Overwhelmed with summer school applications and a desire to impress his father, a suicidal Craig (Keir Gilchrist from The United States of Tara) checks himself in to a psychiatric ward, where teenage and adult patients must reside together while the adolescent ward undergoes renovations.  Almost immediately upon arriving at the psych ward and meeting some of the patients (including his roommate, a middle-aged Egyptian who hasn’t left his bed for weeks), Craig miraculously feels better and is ready to return home.  When the psychiatrist informs him that he is required to stay for at least five days, the film seems to be heading into One Flew Over the Cuckoo’s Nest or Girl, Interrupted territory, where audiences question if the protagonist is “crazy enough” for a psychiatric ward.  The film suddenly seems familiar.  Then Zach Galifianakis comes onto the screen, playing Bobby, the self-appointed leader of the patients, and everything changes.
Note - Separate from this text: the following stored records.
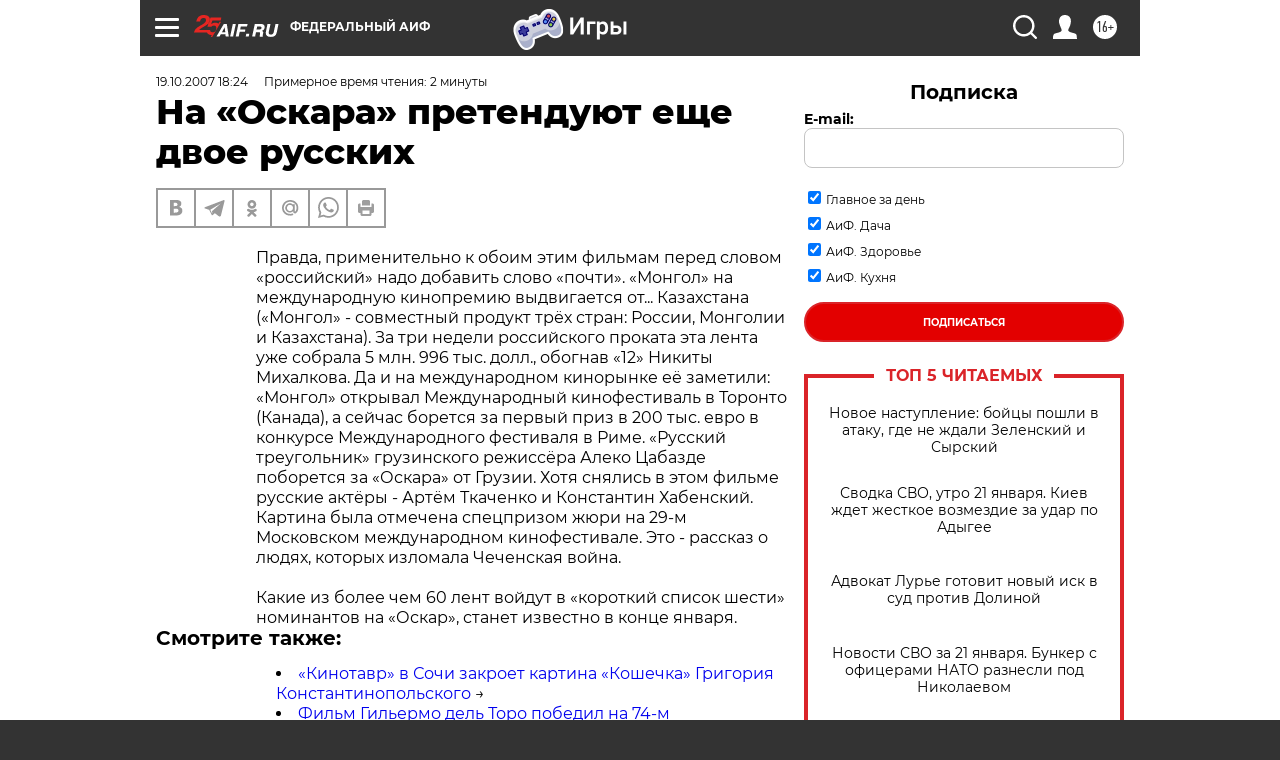

--- FILE ---
content_type: text/html
request_url: https://tns-counter.ru/nc01a**R%3Eundefined*aif_ru/ru/UTF-8/tmsec=aif_ru/983214181***
body_size: -71
content:
23057506697148E6X1769031910:23057506697148E6X1769031910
In many respects, Galifianakis recreates his character from The Hangover, an out-there kind of guy with hilarious one-liners.  Bobby’s dedication to the game of table tennis (don’t call it ping-pong), along with his know-it-all attitude, lead to well-earned laughs.  But we cannot laugh wholeheartedly, as every joke and physical gag is tainted with a touch of tragedy.  Bobby’s time on the ward is almost up, and he faces homelessness, as well as losing all contact with his young daughter, if he does not ace an interview for a placement in a group home.  Galifianakis gives a Robin Williams-esque performance, perfectly blending comedy and tragedy a la Patch Adams.  Bobby secures our sympathy, and, although a supporting character, his story often and inadvertently eclipses Craig’s situation.
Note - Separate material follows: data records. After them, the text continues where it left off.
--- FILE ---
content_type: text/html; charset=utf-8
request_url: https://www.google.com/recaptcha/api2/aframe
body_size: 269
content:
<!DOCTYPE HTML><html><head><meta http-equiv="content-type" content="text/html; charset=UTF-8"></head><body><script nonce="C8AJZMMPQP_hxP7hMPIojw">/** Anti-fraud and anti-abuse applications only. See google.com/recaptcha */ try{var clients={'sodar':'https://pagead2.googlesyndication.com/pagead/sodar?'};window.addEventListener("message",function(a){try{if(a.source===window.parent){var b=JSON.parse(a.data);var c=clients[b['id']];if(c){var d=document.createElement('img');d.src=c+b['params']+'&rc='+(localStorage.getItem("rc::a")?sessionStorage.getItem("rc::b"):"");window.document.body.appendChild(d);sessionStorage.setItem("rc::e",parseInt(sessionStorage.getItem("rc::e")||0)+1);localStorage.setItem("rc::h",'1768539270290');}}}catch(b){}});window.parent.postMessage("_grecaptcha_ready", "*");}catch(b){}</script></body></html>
But it would be foolish to suggest that Bobby deserves his own movie.  Instead, he serves as the perfect complement to Craig’s character.  In contrasting these two, the film questions the authenticity of Craig’s depression: is he really suicidal or is he overwhelmed with stress?   Where is the line between normal teenage feelings of insecurity and clinical depression?  In a scene of group musical therapy, the film answers our questions about Craig’s struggles when he sings Queen’s “Under Pressure.”  Although the song choice may be too obvious, the truthfulness of the lyrics finally provides him with the right words to express himself, which has been his problem throughout the film.
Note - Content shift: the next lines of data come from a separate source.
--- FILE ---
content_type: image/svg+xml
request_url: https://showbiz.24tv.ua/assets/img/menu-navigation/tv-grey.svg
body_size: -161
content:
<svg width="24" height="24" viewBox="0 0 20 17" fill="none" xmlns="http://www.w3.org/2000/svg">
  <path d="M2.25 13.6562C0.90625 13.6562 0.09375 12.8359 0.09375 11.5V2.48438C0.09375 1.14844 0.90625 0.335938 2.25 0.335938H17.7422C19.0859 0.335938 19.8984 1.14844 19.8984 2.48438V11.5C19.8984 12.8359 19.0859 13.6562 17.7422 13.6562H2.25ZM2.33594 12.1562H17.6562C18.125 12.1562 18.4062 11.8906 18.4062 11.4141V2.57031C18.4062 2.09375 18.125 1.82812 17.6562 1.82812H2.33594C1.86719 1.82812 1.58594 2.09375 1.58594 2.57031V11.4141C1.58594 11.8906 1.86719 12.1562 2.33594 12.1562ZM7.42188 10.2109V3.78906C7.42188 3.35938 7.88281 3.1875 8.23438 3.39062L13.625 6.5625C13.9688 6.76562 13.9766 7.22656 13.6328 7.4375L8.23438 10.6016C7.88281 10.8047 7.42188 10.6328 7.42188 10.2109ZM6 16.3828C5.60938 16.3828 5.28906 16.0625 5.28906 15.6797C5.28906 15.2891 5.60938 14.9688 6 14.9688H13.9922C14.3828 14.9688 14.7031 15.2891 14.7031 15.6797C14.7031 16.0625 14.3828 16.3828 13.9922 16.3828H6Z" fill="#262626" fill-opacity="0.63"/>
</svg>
Despite a witty script, the film falls into the trap of sentimentality at the film’s conclusion.  To be fair, Craig (who narrates) does warn us when it’s about to get schmaltzy.  While the concluding voiceover serves to tie all of the loose ends together—one of those ends being a romance between Craig and Noelle, a fellow teen patient in the adult ward, satisfactorily played by Emma Roberts—Bobby’s story is never properly resolved.  This is not an oversight in the screenplay, but instead is required by the overall tone of the film.  Boden and Fleck want us to chuckle and chortle, but they deny any gut-busting belly laughs in order to maintain the film’s serious undertone.  Dry humor is an ideal tool for dissecting the sensitive topics of suicide and mental illness, while also keeping the character-driven film from becoming preachy and heavy-handed.  Who knew a film about suicide could be so much fun? 

 

It’s Kind of a Funny Story opens on October 8, 2010 and is rated PG-13.

Directed by Anna Boden and Ryan Fleck; screenplay by Anna Boden and Ryan Fleck; novel by Ned Vizzini; director of photography, Andrij Parekh; edited by Anna Boden; original music by Broken Social Scene; production designer, Beth Mickle; produced by Patrick Baker, Ben Browning, Michael Maher, Kevin Misher, Peter Rawlinson, and Jeremy Kipp Walker; released by Focus Features. 

With: Keir Gilchrist (Craig), Zach Galifianakis (Bobby), Emma Roberts (Noelle), Lauren Graham (Lynn), and Jim Gaffigan (George).